DOCUMENT PASSAGE.
Explorations in Black Leadership

Co-Directed by Phyllis Leffler & Julian Bond

Career: Law

BOND: It sounds like your own life. You teach, you're in the classroom. You're instructing students at the same time. You're representing clients really all over the country.

OGLETREE: That's exactly right, representing the survivors of the 1921 Tulsa race riots and the reparations lawsuit from that devastating episode. I was Anita Hill's lawyer when she testified against Clarence Thomas and in the confirmation hearings in 1991. I represented the Rev. Jesse Jackson and Rev. Al Sharpton and Cornel West, Mike Espy when he was prosecuted here, Frank Carter, who many people don't know -- my first boss, was the public defender as Monica Lewinsky's first lawyer. I represented him when Kenneth Starr came after the lawyer to get his notes of interviewing with the client, which I thought was highly objectionable. And so there's case after case after case where my sense is that, it's not enough to just know the theory, and the concept of law. It's important to have your involvement in everyday aspects of the application of the law, and that's been very important. I represented the NAACP back in 1991 before Anita Hill, when Wade Henderson asked me to help write the report, a dispassionate and objective report on Clarence Thomas.

Spatial questions linked to pictures.
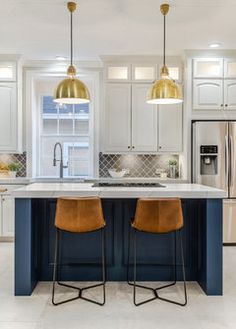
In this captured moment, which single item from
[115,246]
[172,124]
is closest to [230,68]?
[172,124]

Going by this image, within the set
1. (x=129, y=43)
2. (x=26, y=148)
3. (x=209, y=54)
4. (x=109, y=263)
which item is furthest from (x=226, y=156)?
(x=26, y=148)

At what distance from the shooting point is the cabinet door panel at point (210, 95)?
5.16m

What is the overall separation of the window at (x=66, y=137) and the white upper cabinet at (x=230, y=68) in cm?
230

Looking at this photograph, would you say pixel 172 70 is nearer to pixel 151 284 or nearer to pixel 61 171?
pixel 61 171

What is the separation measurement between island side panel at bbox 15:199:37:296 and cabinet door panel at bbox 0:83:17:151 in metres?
2.47

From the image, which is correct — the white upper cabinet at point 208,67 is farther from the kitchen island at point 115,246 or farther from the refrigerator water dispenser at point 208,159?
the kitchen island at point 115,246

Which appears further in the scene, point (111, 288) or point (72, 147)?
point (72, 147)

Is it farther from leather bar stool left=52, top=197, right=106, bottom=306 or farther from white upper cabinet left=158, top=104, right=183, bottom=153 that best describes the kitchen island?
white upper cabinet left=158, top=104, right=183, bottom=153

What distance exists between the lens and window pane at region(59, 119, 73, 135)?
5.93m

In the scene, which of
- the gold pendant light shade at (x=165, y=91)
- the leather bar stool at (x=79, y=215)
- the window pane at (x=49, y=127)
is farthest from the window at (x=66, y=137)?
the leather bar stool at (x=79, y=215)

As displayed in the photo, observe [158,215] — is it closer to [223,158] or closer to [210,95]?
[223,158]

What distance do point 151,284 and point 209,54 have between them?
349 cm

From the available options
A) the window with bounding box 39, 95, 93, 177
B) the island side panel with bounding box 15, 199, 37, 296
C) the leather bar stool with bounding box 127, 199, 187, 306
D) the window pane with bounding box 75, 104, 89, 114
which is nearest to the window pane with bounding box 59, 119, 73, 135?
the window with bounding box 39, 95, 93, 177

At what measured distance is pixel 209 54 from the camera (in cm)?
515
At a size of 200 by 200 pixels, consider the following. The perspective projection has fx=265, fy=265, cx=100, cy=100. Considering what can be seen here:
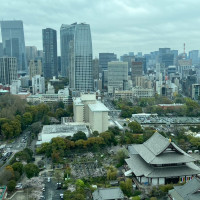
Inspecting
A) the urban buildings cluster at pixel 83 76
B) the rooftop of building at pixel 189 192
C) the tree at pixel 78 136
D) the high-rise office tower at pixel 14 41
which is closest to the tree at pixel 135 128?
the tree at pixel 78 136

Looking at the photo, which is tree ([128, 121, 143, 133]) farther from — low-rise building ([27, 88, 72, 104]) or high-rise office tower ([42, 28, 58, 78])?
high-rise office tower ([42, 28, 58, 78])

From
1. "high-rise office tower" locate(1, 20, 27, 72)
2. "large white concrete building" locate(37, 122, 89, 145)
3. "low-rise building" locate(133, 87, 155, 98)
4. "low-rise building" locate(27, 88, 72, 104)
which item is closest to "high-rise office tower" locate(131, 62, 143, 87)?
"low-rise building" locate(133, 87, 155, 98)

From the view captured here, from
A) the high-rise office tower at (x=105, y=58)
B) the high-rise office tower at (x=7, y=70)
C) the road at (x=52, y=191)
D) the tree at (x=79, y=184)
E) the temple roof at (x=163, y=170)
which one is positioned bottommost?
the road at (x=52, y=191)

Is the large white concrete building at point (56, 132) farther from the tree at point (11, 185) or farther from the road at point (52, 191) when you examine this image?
the tree at point (11, 185)

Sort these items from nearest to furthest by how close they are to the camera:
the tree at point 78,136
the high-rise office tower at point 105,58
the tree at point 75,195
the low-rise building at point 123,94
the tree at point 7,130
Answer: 1. the tree at point 75,195
2. the tree at point 78,136
3. the tree at point 7,130
4. the low-rise building at point 123,94
5. the high-rise office tower at point 105,58

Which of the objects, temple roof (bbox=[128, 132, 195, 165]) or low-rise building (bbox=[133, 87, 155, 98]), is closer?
temple roof (bbox=[128, 132, 195, 165])

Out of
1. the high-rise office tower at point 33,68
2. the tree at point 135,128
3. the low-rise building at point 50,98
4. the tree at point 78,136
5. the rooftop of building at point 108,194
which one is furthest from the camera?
the high-rise office tower at point 33,68

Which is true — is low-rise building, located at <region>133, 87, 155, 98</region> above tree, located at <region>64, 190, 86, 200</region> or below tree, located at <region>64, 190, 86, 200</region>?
above

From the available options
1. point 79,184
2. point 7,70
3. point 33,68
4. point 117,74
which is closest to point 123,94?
point 117,74
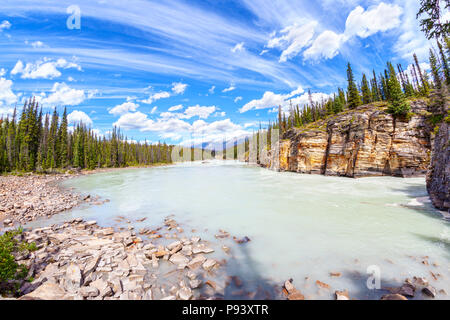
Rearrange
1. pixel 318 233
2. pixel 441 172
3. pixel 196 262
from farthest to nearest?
pixel 441 172, pixel 318 233, pixel 196 262

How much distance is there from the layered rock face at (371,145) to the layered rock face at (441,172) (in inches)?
659

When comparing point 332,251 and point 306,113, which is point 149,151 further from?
point 332,251

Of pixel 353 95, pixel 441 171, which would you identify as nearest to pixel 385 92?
pixel 353 95

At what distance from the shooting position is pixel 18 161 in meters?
47.7

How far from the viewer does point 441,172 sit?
12.8 metres

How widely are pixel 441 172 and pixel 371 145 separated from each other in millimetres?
19663

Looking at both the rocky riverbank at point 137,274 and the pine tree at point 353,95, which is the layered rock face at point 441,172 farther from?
the pine tree at point 353,95

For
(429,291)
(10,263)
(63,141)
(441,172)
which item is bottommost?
(429,291)

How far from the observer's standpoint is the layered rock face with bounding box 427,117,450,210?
12.1 m

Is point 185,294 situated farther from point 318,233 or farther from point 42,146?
point 42,146

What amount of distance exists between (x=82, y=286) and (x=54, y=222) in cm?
907

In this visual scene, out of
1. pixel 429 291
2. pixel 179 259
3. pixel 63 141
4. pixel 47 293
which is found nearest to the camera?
pixel 47 293

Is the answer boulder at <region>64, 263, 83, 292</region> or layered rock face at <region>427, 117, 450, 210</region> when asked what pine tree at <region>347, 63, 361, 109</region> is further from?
boulder at <region>64, 263, 83, 292</region>
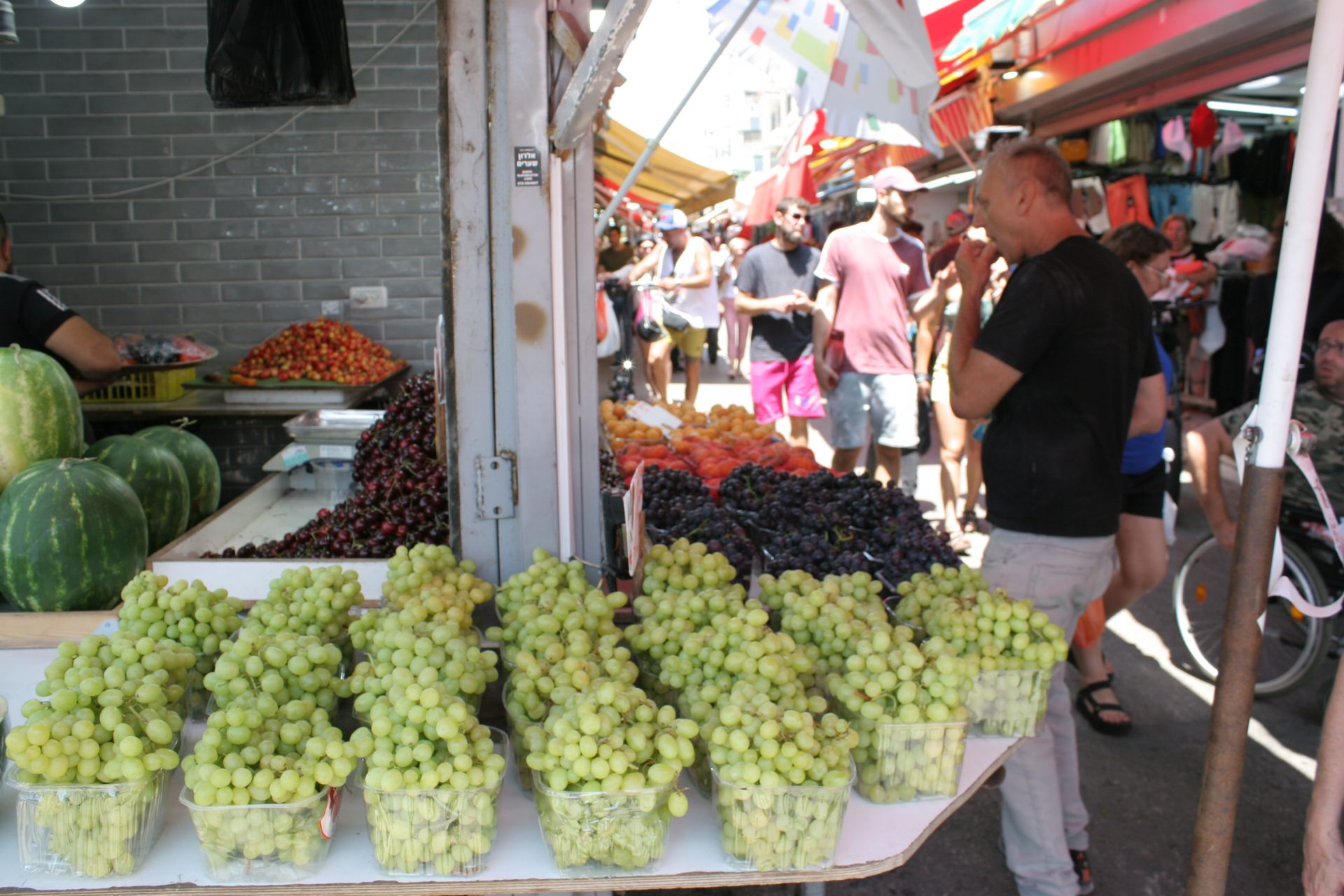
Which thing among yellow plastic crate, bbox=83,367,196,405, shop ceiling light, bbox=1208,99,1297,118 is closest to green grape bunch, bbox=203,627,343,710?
yellow plastic crate, bbox=83,367,196,405

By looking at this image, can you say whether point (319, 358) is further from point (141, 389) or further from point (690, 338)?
point (690, 338)

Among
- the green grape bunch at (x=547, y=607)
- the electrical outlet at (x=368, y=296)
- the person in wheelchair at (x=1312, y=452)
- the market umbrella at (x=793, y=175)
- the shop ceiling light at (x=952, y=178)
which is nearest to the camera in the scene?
the green grape bunch at (x=547, y=607)

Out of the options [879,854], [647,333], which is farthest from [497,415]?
[647,333]

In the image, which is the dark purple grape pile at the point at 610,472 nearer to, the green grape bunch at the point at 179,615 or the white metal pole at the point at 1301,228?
the green grape bunch at the point at 179,615

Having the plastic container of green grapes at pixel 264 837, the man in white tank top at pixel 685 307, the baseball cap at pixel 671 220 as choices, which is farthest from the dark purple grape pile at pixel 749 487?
the baseball cap at pixel 671 220

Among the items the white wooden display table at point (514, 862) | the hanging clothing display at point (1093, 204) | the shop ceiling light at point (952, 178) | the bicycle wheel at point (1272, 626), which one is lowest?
the bicycle wheel at point (1272, 626)

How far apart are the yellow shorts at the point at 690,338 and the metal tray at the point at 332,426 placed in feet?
20.7

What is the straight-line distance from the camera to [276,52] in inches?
145

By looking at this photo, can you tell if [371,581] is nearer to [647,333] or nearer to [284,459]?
[284,459]

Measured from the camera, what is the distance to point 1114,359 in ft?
9.05

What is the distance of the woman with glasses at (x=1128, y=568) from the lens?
3799 mm

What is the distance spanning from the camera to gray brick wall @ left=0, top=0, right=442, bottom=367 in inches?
242

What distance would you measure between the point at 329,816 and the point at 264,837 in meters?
0.10

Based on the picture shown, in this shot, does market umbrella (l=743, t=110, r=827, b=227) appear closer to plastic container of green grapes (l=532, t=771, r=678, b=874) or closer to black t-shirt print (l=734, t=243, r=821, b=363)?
black t-shirt print (l=734, t=243, r=821, b=363)
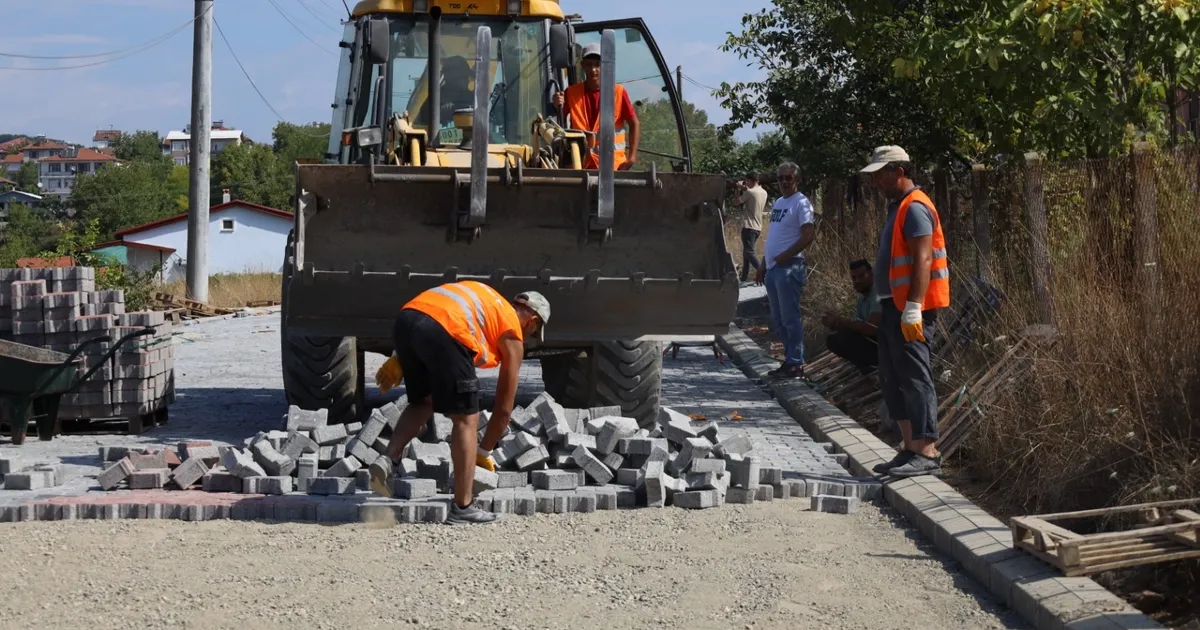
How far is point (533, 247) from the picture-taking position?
9.34 meters

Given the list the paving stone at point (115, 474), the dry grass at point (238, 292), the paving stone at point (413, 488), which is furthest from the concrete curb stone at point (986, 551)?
the dry grass at point (238, 292)

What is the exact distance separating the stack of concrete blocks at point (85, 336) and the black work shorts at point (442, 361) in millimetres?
3577

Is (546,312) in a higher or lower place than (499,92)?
lower

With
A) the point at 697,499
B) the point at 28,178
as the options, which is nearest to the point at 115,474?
the point at 697,499

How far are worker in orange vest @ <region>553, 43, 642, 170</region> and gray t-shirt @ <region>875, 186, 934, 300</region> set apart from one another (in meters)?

LIST OF TASKS.
**A)** According to the Ogletree interview excerpt, on whose behalf did Ogletree bring the reparations lawsuit?
**B)** Render this sentence from the Ogletree interview excerpt into French: "I was Anita Hill's lawyer when she testified against Clarence Thomas and in the confirmation hearings in 1991."
**C)** Transcribe the part of the Ogletree interview excerpt that begins at the words "Co-Directed by Phyllis" and stops after "over the country.".
None of the entries above is used in any task.

THE ANSWERS.
**A)** The survivors of the 1921 Tulsa race riots.

**B)** J'étais l'avocat d'Anita Hill lorsqu'elle a témoigné contre Clarence Thomas et lors des audiences de confirmation en 1991.

**C)**
Co-Directed by Phyllis Leffler & Julian Bond

Career: Law

BOND: It sounds like your own life. You teach, you're in the classroom. You're instructing students at the same time. You're representing clients really all over the country.